Summary and conclusion
Current Health Maintenance Organizations have not done enough to ensure that at an affordable cost, quality, accessibility and choice of the healthcare consumer is guaranteed. It is evident that most of them, just like any other businesses are geared towards profit making at expense service delivery. It is therefore highly recommended that changes geared towards guarantee of quality, choice and accessibility of healthcare by patients at affordable costs are achieved. It is especially the role of the government and the related agencies to ensure that all the above solutions to the challenges faced by HMOs are implemented to the later.
Amelung, V. (2004). Healthcare Management: Managed Care Organizations and Instruments.
Boland, P. (2009). Making managed healthcare work: A practical guide to strategies and solutions. Gaithersburg, Md.: Aspen.
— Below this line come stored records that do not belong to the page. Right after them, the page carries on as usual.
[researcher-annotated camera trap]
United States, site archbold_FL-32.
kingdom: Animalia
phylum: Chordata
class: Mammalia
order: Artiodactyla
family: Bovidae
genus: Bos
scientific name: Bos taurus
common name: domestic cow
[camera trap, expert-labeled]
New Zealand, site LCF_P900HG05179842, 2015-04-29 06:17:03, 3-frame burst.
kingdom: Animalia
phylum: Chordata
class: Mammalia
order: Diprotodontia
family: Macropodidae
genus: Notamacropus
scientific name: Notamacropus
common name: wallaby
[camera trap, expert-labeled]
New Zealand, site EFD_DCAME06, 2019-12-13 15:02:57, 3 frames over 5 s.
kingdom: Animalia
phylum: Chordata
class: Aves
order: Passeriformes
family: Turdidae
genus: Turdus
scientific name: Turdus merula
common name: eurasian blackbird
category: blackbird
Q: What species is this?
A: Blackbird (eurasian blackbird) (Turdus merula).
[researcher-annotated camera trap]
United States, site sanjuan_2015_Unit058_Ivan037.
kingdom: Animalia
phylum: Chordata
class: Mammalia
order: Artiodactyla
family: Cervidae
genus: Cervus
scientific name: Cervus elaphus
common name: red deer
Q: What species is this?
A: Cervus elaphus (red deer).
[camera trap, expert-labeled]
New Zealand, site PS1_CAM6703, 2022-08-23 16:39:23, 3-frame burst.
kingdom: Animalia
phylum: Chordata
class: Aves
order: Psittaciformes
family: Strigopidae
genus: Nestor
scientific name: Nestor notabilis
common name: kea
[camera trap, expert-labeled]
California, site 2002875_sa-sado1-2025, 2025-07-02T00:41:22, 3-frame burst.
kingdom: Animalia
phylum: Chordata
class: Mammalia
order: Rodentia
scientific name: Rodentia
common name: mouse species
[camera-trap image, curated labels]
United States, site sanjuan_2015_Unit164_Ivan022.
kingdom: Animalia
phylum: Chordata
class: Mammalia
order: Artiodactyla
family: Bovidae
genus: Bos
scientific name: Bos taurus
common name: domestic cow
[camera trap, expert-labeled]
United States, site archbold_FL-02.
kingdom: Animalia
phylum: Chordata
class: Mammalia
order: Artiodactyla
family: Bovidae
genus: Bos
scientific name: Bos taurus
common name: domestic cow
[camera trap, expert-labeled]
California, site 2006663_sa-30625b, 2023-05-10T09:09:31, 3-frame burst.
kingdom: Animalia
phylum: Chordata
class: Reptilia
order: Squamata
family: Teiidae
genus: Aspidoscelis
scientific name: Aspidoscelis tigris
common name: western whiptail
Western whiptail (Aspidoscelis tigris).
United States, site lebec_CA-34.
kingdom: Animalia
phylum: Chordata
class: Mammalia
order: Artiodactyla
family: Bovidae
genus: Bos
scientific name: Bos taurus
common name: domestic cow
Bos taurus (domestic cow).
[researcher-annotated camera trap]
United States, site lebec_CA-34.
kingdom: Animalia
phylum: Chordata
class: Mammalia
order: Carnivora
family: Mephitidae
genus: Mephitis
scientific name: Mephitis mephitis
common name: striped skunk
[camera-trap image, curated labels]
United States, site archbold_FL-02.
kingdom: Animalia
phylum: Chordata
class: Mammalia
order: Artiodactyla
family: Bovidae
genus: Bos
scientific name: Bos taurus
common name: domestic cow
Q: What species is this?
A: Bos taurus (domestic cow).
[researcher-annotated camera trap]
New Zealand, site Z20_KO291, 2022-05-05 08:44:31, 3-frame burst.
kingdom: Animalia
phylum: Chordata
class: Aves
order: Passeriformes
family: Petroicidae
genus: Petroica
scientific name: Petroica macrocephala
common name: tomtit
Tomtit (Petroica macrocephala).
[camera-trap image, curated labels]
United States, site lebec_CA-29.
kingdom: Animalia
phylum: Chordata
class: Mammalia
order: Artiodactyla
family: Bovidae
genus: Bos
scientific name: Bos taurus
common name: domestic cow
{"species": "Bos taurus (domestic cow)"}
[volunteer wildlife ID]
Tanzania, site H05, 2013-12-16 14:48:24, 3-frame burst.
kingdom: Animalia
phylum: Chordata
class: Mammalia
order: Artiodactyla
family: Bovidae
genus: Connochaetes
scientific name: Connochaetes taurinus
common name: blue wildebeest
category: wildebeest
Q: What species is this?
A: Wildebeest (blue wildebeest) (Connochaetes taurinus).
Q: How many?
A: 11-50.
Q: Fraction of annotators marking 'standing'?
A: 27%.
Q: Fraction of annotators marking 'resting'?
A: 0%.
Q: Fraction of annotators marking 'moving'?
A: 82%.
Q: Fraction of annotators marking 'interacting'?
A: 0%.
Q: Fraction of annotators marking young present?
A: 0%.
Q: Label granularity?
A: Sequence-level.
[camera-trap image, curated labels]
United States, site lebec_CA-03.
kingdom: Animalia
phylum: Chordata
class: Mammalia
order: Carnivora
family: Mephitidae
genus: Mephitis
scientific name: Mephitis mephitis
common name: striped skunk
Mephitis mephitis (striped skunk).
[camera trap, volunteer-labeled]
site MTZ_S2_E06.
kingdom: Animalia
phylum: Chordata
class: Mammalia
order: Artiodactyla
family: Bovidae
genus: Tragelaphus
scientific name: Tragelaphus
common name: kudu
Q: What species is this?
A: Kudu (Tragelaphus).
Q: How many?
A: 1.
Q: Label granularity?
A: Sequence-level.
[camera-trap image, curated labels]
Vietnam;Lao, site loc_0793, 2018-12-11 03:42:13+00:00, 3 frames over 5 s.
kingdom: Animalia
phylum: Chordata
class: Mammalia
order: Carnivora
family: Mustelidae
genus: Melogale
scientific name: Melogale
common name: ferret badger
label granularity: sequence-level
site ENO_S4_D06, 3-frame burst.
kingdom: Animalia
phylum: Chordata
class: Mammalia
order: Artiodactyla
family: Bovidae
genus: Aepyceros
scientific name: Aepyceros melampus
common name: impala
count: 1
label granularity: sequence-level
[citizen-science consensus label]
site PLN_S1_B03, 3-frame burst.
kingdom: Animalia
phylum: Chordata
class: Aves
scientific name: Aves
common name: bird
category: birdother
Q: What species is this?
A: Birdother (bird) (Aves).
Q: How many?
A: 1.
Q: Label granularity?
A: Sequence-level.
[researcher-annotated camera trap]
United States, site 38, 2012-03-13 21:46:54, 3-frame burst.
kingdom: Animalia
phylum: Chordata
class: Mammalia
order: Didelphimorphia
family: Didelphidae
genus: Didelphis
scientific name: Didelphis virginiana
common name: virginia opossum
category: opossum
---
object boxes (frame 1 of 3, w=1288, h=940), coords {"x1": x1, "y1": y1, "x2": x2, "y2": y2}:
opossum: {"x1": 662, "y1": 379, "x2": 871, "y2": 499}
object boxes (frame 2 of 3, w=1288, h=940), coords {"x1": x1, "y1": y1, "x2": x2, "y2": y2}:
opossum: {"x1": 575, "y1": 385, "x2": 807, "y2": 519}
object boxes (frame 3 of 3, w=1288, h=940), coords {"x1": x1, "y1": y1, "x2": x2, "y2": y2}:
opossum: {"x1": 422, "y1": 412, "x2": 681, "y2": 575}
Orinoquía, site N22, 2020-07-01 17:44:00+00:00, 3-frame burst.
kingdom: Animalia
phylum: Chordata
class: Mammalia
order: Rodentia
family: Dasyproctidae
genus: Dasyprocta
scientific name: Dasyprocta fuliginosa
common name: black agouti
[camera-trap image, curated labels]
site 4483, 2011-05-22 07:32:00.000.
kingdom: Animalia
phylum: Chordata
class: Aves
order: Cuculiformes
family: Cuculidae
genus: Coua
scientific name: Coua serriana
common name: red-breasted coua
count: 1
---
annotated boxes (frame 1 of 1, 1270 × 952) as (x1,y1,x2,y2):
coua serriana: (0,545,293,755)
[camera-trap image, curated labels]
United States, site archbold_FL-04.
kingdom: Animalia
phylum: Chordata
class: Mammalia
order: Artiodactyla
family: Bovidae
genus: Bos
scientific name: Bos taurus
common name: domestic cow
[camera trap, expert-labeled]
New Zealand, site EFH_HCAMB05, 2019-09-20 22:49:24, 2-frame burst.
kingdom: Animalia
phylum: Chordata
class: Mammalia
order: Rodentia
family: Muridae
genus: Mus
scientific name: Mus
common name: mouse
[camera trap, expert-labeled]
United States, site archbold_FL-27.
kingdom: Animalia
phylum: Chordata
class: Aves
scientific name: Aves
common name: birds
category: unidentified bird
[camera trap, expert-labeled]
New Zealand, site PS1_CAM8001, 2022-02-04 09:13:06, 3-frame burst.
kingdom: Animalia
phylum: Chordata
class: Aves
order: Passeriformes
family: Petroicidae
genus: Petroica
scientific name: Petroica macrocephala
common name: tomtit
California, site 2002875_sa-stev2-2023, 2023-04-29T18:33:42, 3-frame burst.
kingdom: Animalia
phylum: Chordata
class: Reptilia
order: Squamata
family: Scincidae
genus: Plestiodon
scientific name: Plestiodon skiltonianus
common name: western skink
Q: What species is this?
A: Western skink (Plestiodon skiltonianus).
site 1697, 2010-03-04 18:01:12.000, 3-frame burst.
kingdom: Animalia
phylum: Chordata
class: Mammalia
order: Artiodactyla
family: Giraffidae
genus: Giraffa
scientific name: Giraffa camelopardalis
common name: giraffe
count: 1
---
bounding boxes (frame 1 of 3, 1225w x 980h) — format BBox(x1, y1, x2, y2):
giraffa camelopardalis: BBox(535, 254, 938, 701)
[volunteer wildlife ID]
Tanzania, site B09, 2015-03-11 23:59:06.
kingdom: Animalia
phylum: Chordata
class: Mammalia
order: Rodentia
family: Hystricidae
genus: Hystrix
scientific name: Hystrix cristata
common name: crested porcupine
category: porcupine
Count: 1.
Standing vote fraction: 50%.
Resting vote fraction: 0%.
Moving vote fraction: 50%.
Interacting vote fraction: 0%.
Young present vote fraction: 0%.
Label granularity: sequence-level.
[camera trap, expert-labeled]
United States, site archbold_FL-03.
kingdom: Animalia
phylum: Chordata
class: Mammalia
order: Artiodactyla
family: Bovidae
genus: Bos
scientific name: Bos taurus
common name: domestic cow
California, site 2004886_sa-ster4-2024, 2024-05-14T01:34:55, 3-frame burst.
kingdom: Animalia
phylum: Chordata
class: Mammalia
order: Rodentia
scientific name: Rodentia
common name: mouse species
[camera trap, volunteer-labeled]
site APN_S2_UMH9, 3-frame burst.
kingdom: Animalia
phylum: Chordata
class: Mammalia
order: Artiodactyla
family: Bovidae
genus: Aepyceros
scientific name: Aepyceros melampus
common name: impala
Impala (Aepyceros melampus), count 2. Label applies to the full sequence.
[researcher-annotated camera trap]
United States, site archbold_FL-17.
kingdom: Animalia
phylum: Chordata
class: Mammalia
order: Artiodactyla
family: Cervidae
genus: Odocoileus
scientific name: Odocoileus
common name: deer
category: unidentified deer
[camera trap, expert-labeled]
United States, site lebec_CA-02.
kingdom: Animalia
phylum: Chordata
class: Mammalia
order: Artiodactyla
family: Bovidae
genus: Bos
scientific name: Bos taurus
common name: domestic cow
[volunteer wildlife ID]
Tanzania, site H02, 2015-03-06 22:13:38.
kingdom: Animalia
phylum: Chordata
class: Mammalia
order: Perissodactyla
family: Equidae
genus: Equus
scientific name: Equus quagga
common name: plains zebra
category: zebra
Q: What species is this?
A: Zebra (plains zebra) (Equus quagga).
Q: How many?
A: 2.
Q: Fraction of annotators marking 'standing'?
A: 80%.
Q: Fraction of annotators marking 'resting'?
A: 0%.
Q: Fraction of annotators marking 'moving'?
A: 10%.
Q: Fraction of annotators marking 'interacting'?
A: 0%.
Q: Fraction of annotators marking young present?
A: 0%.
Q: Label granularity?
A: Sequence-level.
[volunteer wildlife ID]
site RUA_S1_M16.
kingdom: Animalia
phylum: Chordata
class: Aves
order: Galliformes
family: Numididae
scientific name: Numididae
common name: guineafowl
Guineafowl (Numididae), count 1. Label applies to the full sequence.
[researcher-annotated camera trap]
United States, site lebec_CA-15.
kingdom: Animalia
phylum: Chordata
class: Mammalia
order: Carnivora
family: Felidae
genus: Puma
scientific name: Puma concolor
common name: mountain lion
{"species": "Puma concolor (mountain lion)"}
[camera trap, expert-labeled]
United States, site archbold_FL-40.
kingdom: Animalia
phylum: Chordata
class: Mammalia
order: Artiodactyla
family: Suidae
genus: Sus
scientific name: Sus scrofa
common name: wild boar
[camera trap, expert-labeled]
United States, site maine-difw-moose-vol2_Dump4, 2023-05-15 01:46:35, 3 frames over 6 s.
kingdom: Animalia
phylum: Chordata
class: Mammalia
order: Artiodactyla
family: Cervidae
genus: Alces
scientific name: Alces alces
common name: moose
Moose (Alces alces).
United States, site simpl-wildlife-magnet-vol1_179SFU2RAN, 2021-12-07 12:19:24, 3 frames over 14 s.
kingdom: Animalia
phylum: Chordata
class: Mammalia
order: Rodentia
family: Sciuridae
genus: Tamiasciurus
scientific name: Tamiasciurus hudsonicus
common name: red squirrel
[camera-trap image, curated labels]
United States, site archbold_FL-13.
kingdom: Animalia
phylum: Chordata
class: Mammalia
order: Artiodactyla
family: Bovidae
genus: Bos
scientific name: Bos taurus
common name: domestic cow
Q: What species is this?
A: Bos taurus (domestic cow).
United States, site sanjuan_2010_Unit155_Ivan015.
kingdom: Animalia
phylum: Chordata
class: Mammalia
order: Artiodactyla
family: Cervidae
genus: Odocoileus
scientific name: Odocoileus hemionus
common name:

Coombs, J. (2010). The rise and fall of HMOs: An American health care revolution. Madison, Wis.: University of Wisconsin Press.
Falkson, J. (2005). HMOs and the politics of health system reform. Chicago: American Hospital Association.
Fein, R. (2000). Medical care, medical costs: The search for a health insurance policy. Cambridge, Mass.: Harvard University Press.
Markovich, M. (2003). The rise of HMOs. Santa Monica, CA: Rand.
Strickler, C. (2005). The applicability of Singapore’s medical savings account scheme to America’s healthcare market.